Early diagnosed GDM tied to adverse pregnancy outcomes, metabolic disorders
Early-onset gestational diabetes mellitus (GDM) diagnosed by oral glucose tolerance test (OGTT) at 18–20 gestational weeks may lead to maternal and neonatal metabolic disorders and adverse pregnancy outcomes, a recent study has shown.
In this prospective cohort study, each participant underwent two OGTTs, an early OGTT at 18–20 gestational weeks, and a standard OGTT at 24–28 gestational weeks. The authors analysed the reproducibility between early and standard OGTT, as well as compared maternal and neonatal metabolic disorders and pregnancy outcomes across groups.
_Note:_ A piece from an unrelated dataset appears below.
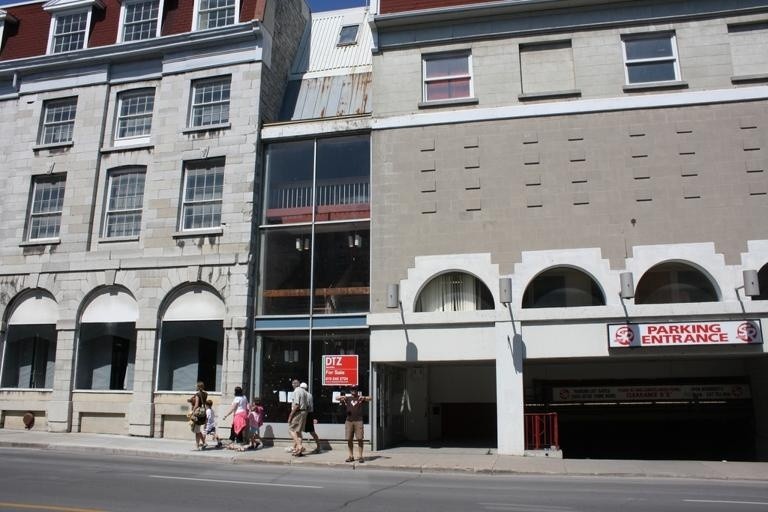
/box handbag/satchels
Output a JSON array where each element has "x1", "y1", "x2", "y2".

Overall, 522 women completed both the early and standard OGTTs. Glucose values were not significantly difference between early and standard OGTTs (fasting: 4.31±0.41 vs 4.29±0.37 mmol/L; p=0.360; 1-hour: 7.68±1.71 vs 7.66±1.59 mmol/L; p=0.826; 2-hour: 6.69±1.47 vs 6.71±1.39 mmol/L; p=0.800). The reproducibility of early and standard OGTT was 74.9 percent.
Pregnant women in the GDM group showed higher glycated haemoglobin, C-peptide, and homeostasis model assessment of insulin resistance in the late gestational period. Neonates born to mothers in the GDM group were also at increased risk of being large for gestational age (odds ratio [OR], 3.665, 95 percent CI, 1.006–11.91) and were more likely to develop neonatal hyperinsulinaemia (OR, 3.652, 95 percent CI, 1.152–10.533).
“Further randomized controlled trials on the therapeutic efficacy for early-onset GDM will confirm the significance of early screening for GDM,” the authors said.